My mom told of a story that my grandfather as a young man had carried bread on his back to deliver it, or another story was that he delivered beer by horse-drawn cart. But in any case, at some point he became a waiter, and remained so until his retirement many years later. He left Linz in his twenties, somewhere about 1910 or 11, with a group of buddies, working as waiters in hotels as they traveled, going first to France, and then England. Finally they took the ship called “Lake Manitoba” and landed in Quebec, Canada on June 16, 1912. Then, he worked as a waiter at the new, and very grand, Chateau Laurier hotel in Ottawa, Ontario, Canada. It was there he met my grandmother, Yvonne Tremblay, who worked as a chamber maid.

In late 1915, John emigrated once again, traveling via Windsor to Detroit, Michigan. By this point, Canada had entered the first World War, and he was registered as an “enemy alien.” I wonder if that contributed to his decision to come to the United States, which was still a neutral country. (According to that registration, in 1915 at 31 he was 5’3”, weighed 125 pounds, and had dark hair, and wore glasses.) He soon sent for Yvonne, and they were married in Detroit on January 14, 1916. She was just 18.

John & Yvonne Hochreiter 1916

John and Yvonne in Detroit 1916

They stayed in Detroit, and he worked as a room service waiter at the Hotel Statler (which had been completed earlier in 1915), until he retired (at 70) after my grandmother died in l954.

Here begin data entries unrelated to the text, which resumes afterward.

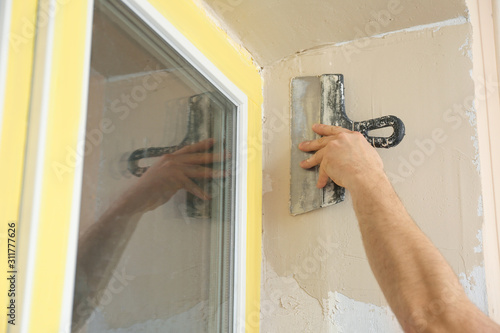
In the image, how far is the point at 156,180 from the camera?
Answer: 86cm

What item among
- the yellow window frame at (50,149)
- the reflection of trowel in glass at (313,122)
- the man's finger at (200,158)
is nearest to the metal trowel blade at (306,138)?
the reflection of trowel in glass at (313,122)

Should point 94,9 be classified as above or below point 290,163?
above

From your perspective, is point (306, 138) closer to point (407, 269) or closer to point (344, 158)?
point (344, 158)

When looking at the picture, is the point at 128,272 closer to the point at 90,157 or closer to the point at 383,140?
the point at 90,157

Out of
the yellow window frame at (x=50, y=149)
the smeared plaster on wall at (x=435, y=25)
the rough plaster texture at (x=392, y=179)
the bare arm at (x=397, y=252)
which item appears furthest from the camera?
the smeared plaster on wall at (x=435, y=25)

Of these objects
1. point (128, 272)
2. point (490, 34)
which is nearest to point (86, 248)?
point (128, 272)

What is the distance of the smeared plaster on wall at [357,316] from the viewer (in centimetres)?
106

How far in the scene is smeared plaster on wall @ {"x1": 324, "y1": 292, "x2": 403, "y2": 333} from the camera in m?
1.06

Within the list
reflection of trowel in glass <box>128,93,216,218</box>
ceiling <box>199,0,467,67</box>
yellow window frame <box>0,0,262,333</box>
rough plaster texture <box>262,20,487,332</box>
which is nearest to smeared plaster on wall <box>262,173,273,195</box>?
rough plaster texture <box>262,20,487,332</box>

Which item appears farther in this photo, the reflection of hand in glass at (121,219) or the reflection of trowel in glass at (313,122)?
the reflection of trowel in glass at (313,122)

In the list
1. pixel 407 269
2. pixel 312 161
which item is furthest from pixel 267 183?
pixel 407 269

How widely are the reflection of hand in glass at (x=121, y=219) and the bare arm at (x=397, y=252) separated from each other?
33 centimetres

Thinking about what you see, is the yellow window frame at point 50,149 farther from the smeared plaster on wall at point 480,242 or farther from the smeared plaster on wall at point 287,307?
the smeared plaster on wall at point 480,242

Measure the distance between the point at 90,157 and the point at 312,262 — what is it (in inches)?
26.3
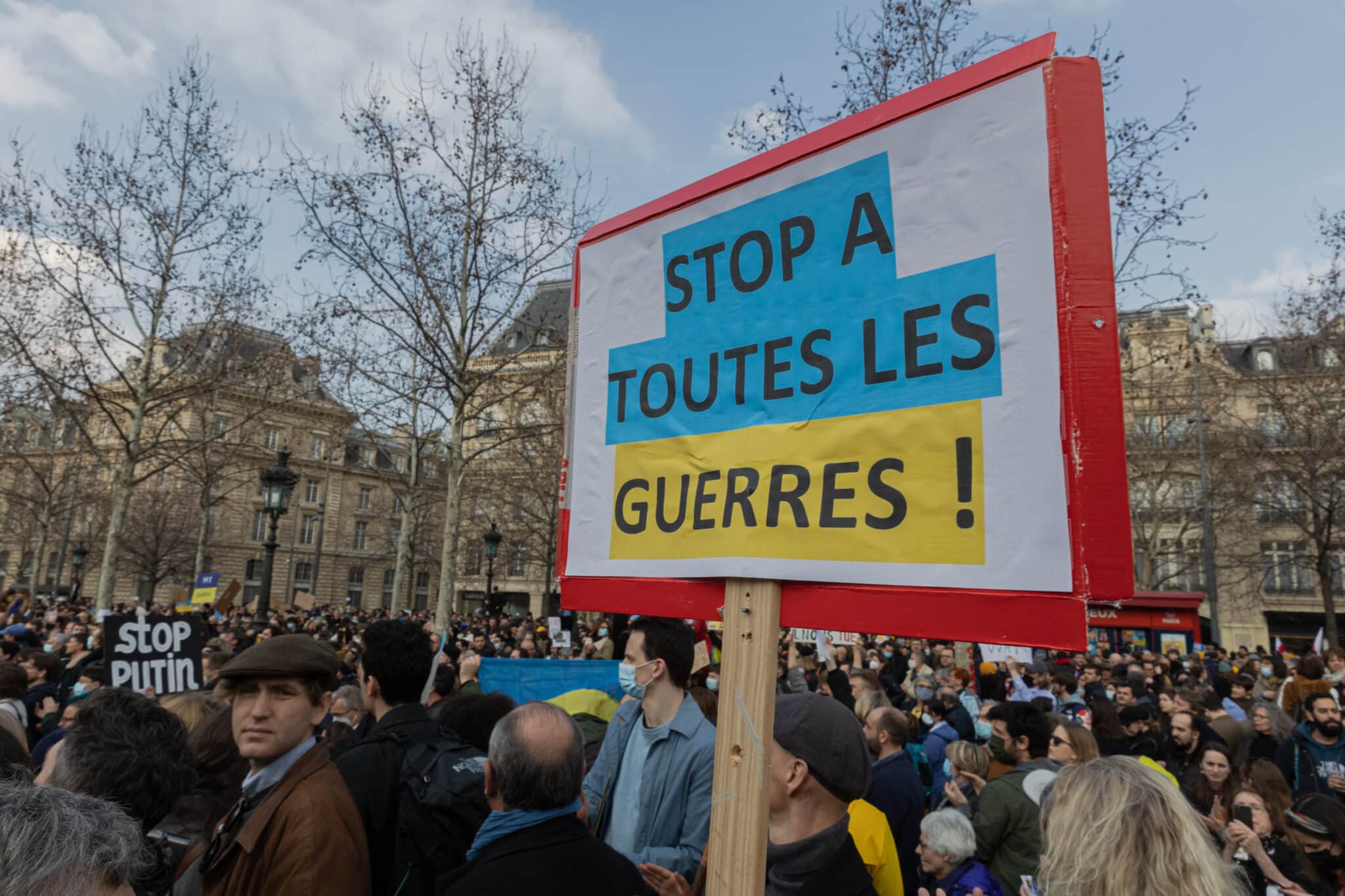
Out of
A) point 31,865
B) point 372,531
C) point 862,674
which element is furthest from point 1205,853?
point 372,531

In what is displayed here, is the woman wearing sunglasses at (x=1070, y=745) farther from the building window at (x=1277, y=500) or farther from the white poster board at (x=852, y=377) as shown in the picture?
the building window at (x=1277, y=500)

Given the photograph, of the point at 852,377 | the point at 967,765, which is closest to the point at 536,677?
the point at 967,765

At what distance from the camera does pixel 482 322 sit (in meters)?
16.9

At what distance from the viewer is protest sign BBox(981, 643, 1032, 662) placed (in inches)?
498

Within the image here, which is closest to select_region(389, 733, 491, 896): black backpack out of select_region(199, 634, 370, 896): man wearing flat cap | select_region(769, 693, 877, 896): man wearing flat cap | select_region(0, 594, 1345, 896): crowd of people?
select_region(0, 594, 1345, 896): crowd of people

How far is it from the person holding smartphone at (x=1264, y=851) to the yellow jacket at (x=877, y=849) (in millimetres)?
1898

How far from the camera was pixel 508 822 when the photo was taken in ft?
7.91

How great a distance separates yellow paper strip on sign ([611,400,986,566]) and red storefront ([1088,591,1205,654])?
22059 millimetres

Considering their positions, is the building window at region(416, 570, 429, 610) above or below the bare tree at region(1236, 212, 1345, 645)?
below

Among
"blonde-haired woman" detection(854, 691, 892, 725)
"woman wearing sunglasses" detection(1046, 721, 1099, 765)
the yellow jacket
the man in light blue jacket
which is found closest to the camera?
the yellow jacket

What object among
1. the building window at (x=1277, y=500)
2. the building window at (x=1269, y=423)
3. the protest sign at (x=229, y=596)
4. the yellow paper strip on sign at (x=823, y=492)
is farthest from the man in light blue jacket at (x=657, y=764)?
the building window at (x=1277, y=500)

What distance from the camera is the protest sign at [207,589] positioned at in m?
18.5

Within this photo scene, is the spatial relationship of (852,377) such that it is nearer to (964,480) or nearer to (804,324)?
(804,324)

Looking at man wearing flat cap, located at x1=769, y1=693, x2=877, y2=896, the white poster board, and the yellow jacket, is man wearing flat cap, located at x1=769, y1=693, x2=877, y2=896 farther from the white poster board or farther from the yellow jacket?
the yellow jacket
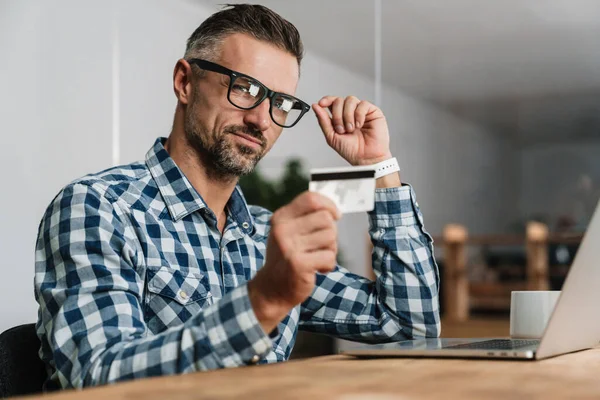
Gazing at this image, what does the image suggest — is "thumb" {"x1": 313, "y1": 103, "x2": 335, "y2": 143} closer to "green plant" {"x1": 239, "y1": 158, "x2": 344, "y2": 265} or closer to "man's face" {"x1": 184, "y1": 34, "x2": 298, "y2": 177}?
"man's face" {"x1": 184, "y1": 34, "x2": 298, "y2": 177}

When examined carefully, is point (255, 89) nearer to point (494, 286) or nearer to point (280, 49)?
point (280, 49)

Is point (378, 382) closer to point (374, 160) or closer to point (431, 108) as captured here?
point (374, 160)

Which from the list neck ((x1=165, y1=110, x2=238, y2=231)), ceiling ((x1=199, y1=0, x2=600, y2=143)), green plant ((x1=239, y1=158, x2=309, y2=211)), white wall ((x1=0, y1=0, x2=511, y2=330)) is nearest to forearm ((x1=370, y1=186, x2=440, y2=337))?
neck ((x1=165, y1=110, x2=238, y2=231))

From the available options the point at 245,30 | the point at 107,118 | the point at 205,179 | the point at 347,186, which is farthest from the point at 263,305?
the point at 107,118

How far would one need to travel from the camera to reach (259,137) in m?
1.47

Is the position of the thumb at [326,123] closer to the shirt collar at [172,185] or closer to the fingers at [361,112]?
the fingers at [361,112]

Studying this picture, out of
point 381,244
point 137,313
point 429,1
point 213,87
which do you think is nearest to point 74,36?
point 429,1

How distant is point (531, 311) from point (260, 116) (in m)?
0.56

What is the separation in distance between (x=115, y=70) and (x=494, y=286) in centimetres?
240

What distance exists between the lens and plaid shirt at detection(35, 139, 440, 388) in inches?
38.1

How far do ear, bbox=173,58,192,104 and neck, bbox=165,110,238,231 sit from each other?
0.32ft

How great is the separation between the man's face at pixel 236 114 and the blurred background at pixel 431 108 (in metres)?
1.87

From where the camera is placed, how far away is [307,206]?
0.86 meters

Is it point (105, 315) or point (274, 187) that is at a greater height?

When I have wondered about why he left Austria, I haven’t found clear answers. It was a few years before war would break out there, so I don’t think it was about that. It seems perhaps he and his friends were looking for adventure, and they’d found a way to do it even without many financial resources.  As waiters, they could work wherever they could find hotel jobs.  I was impressed that these men continued to be friends years later in Detroit. My grandfather was a quiet man, and he died when I was only 13, so I never felt that I knew him very well.

Ironically, even though my siblings and I are of 25% Austrian ancestry, and our grandfather was the most recent immigrant of our heritage, I found it difficult to find a sense of connection to that culture and place. It has bewildered me as I have continued to explore the region in Austria from which he came. I’ll write more in a future post.